→ **Task brief**: First find the line with "mirò - pittura - prop. museo guggenaim n. y." in the entries below, then set down exactly every line through the line with "kandinskij - pittura", that line included.

→ **Source data**:
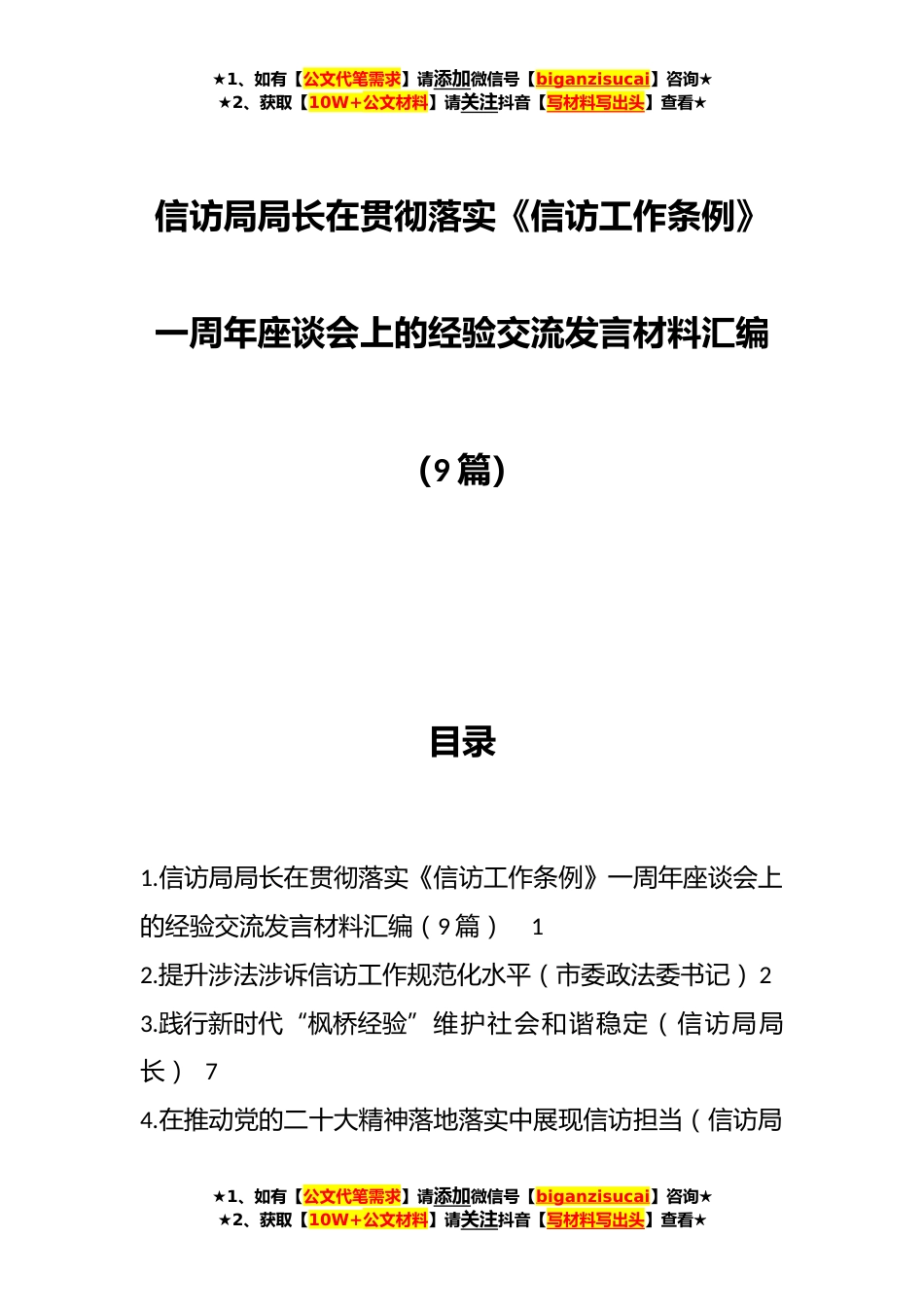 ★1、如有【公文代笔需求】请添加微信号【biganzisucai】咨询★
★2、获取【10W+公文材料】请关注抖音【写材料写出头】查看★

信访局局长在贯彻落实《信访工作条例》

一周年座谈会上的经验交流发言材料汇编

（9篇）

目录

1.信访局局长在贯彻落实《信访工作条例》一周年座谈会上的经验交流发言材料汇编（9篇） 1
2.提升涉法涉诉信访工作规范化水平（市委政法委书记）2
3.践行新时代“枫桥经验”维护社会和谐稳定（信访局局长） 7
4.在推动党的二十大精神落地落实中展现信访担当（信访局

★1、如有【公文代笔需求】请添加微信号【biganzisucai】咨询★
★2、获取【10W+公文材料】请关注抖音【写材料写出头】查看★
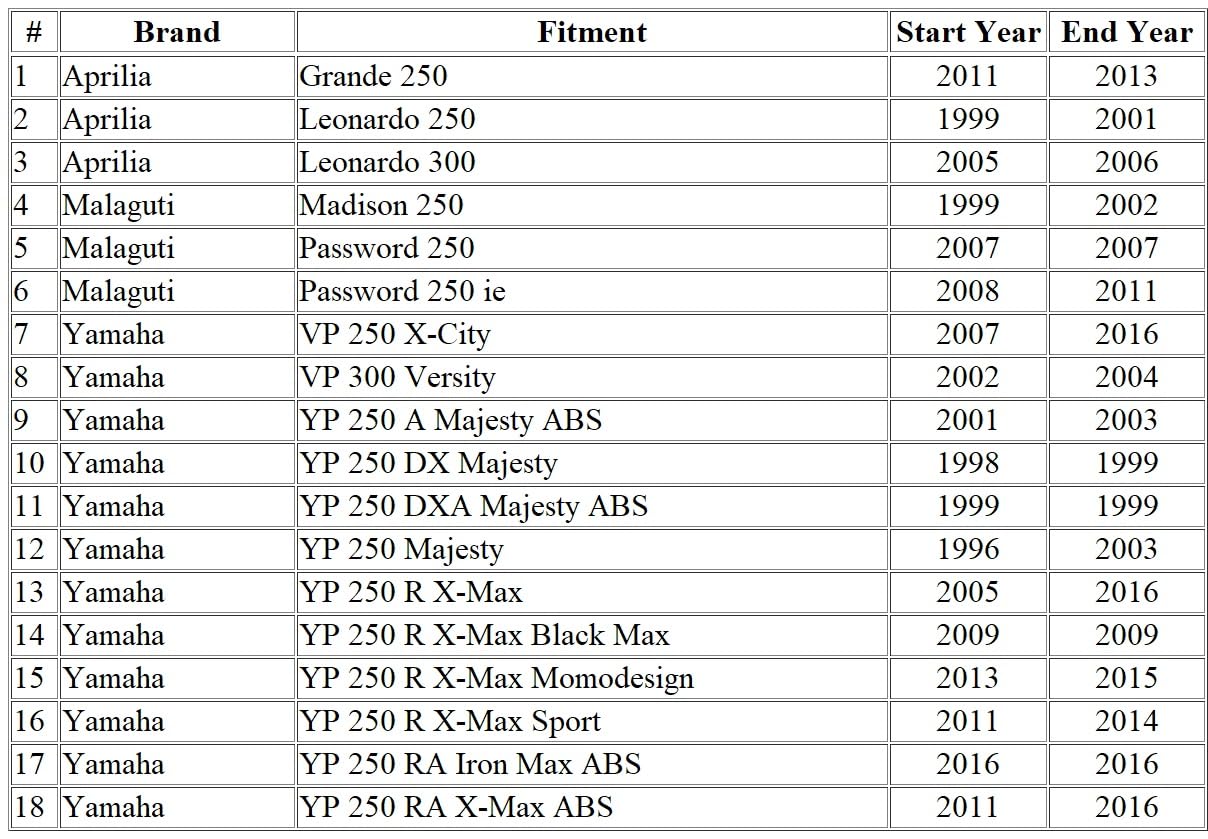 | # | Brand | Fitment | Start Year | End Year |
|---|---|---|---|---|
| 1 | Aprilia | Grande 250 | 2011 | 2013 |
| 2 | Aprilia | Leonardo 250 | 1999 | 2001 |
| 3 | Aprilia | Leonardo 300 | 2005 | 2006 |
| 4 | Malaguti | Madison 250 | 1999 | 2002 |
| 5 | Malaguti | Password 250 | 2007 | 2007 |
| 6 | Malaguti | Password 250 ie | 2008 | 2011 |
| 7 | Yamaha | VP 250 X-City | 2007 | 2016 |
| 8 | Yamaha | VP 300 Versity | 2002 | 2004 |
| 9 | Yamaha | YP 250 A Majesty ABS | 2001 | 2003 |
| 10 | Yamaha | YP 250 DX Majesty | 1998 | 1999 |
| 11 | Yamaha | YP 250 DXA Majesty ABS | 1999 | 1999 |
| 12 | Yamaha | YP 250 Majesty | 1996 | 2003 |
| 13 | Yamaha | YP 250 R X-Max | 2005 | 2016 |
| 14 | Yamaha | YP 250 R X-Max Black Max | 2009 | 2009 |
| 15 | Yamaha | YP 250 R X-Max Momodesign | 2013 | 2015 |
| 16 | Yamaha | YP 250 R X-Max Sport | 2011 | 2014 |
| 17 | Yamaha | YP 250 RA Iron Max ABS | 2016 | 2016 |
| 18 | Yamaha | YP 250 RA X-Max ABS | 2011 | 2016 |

---

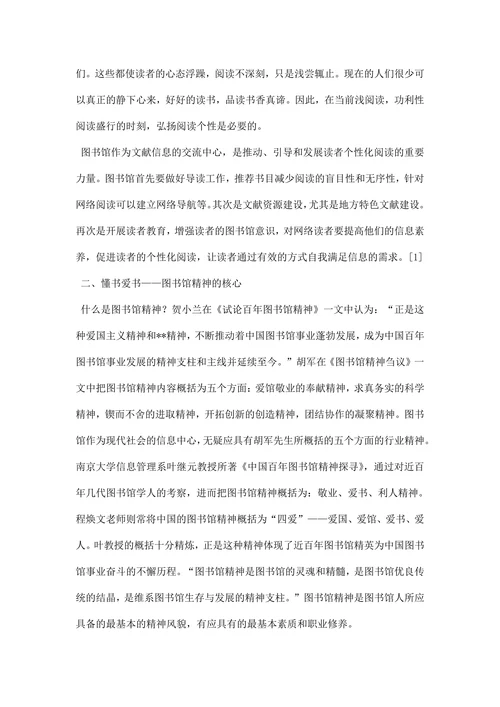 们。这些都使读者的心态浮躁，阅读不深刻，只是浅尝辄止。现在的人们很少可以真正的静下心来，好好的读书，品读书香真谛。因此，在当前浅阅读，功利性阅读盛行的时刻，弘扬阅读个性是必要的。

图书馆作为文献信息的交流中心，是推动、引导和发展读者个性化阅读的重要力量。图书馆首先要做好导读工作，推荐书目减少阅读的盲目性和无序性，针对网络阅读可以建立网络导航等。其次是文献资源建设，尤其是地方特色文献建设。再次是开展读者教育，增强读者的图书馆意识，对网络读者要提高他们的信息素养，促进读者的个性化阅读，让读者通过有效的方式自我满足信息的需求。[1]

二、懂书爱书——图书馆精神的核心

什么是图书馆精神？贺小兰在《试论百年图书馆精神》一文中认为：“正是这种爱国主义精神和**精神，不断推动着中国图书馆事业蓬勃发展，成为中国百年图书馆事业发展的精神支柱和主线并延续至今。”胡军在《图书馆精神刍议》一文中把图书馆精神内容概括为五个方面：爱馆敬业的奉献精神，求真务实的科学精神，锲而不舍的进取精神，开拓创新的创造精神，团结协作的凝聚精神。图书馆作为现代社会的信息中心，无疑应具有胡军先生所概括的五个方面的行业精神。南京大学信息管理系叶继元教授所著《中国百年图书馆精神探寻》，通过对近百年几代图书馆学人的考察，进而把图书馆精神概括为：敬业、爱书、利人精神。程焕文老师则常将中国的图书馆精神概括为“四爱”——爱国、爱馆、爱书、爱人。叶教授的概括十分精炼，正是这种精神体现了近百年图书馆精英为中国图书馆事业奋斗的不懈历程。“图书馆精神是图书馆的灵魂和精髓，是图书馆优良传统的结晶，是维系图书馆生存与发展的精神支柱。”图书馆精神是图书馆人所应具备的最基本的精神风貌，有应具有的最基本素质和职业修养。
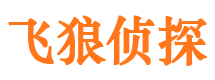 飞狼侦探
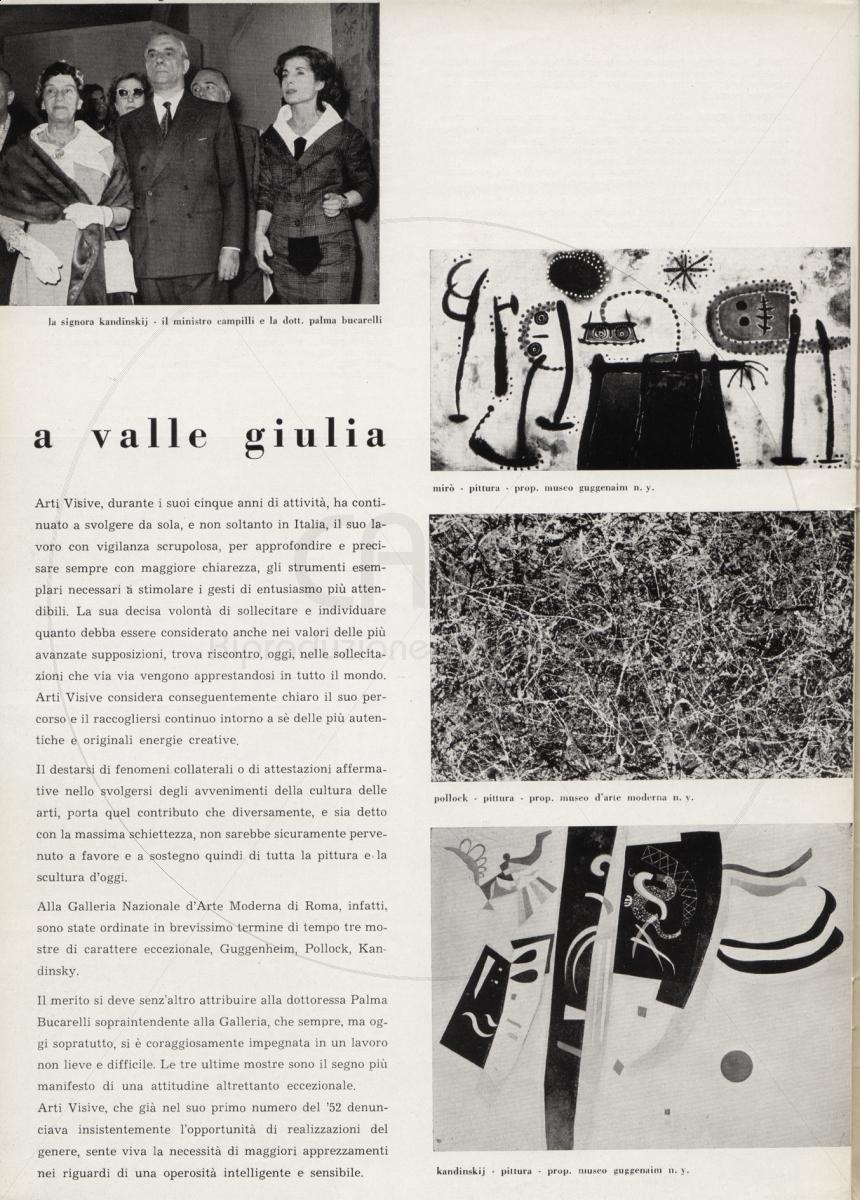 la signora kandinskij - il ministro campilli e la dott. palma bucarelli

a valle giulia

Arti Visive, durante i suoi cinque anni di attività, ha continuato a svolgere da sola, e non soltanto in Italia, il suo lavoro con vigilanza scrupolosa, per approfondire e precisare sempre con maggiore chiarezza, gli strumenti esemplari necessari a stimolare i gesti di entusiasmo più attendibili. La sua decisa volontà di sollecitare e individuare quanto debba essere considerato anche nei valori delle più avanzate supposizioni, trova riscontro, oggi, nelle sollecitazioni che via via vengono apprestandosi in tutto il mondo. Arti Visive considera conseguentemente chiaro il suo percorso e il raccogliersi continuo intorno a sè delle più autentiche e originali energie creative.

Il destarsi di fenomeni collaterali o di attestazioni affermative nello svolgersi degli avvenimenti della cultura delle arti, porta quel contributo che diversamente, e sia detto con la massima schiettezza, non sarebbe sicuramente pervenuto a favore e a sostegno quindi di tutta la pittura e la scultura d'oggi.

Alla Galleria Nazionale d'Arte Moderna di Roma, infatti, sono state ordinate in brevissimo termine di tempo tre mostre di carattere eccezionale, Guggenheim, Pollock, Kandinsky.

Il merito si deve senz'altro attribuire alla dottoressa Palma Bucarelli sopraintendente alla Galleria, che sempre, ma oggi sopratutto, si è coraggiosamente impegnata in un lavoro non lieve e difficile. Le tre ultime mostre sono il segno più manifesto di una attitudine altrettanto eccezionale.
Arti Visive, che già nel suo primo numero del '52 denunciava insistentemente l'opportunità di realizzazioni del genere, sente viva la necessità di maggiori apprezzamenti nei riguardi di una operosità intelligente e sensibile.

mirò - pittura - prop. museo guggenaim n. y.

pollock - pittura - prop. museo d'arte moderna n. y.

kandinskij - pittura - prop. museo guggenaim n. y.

→ **Worked solution**:
mirò - pittura - prop. museo guggenaim n. y.

pollock - pittura - prop. museo d'arte moderna n. y.

kandinskij - pittura - prop. museo guggenaim n. y.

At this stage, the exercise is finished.